[START Extracted text]
Have your say! Public Consultation on #chatcontrol plans open until 15 April
- The EU Commission is drafting permanent legislation on the automatic searching of all online activities, including personal electronic mail and messages of each citizen, for suspicious content in the search for child pornography. Suspected cases would be notified to the police. An online consultation is underway until 15 April. It includes questions on whether private communications should be covered and whether backdoors to end-to-end encrypted communications services should be required to enable this monitoring.
- Such privatised mass surveillance is unprecedented in western democracies and would have unacceptable consequences for our freedom of communications and expression. According to police reports, in the vast majority of cases, innocent citizens come under suspicion of having committed an offence due to unreliable processes.
- Therefore, please participate in the ongoing consultation. The responses will be taken into account by the Commission when deciding on the content of the planned legislation. So far, almost only child protection organizations and industry stakeholders have participated.
- The public consultation on chat control legislation is open until 15 April: https://ec.europa.eu/info/law/better-regulation/have-your-say/initiatives/12726-Child-sexual-abuse-online-detection-removal-and-reporting-/public-consultation
To participate, you need to create an account.
You do not need to answer all the questions in the survey.
Most important to answer are the questions 1-7 in section „b. Legislative solution: what should it include to tackle the above gaps effectively?“
Regarding questions 1-2, we do not think any legislation is needed to compel or allow for generally monitoring digital services for allegedly illegal content.
[END Extracted text]
[START Rows]
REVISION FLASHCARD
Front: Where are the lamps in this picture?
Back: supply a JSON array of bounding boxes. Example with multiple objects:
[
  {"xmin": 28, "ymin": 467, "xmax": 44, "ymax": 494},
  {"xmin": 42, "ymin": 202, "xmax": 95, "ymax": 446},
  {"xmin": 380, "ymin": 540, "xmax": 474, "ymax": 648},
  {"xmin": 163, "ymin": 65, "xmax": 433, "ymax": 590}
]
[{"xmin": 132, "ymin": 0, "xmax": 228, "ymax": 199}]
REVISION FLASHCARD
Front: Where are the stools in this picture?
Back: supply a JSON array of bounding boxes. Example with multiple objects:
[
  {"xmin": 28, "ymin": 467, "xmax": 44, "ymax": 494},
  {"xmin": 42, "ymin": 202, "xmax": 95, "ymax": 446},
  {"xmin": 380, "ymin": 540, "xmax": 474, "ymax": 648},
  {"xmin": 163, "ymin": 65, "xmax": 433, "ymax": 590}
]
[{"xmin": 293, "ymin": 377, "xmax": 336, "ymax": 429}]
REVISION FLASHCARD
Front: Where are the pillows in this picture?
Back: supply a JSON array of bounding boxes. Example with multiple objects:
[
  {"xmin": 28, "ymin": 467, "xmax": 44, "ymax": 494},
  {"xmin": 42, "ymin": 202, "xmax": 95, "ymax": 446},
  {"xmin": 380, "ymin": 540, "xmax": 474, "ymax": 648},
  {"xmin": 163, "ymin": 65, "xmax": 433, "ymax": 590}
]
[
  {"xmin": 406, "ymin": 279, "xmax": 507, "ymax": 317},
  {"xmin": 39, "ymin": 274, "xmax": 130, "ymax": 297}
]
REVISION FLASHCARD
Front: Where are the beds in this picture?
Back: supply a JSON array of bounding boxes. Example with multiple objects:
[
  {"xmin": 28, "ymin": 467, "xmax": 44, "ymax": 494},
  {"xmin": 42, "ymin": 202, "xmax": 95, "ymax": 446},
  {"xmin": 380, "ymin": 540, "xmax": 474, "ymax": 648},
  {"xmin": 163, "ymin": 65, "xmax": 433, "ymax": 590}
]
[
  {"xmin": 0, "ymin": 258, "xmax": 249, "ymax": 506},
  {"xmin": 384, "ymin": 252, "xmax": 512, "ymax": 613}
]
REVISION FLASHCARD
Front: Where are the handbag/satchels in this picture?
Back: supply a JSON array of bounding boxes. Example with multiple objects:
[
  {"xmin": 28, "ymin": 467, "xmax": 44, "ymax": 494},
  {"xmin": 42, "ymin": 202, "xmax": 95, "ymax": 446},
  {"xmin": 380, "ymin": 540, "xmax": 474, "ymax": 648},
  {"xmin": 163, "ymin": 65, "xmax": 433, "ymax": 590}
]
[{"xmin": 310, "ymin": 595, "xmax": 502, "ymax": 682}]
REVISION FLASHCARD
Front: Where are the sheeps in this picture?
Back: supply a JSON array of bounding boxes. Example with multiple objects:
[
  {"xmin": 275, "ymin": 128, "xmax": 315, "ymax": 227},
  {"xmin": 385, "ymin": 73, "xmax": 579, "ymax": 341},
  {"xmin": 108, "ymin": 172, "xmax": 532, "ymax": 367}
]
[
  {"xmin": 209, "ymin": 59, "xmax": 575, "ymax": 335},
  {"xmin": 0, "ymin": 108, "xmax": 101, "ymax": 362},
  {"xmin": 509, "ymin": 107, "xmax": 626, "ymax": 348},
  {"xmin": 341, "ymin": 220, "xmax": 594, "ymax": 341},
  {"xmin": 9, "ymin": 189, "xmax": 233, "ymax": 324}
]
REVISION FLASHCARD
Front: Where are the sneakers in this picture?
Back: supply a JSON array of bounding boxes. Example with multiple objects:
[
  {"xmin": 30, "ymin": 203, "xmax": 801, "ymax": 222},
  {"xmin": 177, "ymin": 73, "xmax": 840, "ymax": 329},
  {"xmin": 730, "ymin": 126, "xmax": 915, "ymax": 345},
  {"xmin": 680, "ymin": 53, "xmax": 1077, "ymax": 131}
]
[END Rows]
Tasks to perform:
• a. Print everything in the consultation notice from "- Therefore, please" down to "in the survey.".
• b. According to the consultation notice, what must a person create in order to participate?
The entries were taken from a separate source.

Solution set:
• a.
- Therefore, please participate in the ongoing consultation. The responses will be taken into account by the Commission when deciding on the content of the planned legislation. So far, almost only child protection organizations and industry stakeholders have participated.
- The public consultation on chat control legislation is open until 15 April: https://ec.europa.eu/info/law/better-regulation/have-your-say/initiatives/12726-Child-sexual-abuse-online-detection-removal-and-reporting-/public-consultation
To participate, you need to create an account.
You do not need to answer all the questions in the survey.

• b. An account.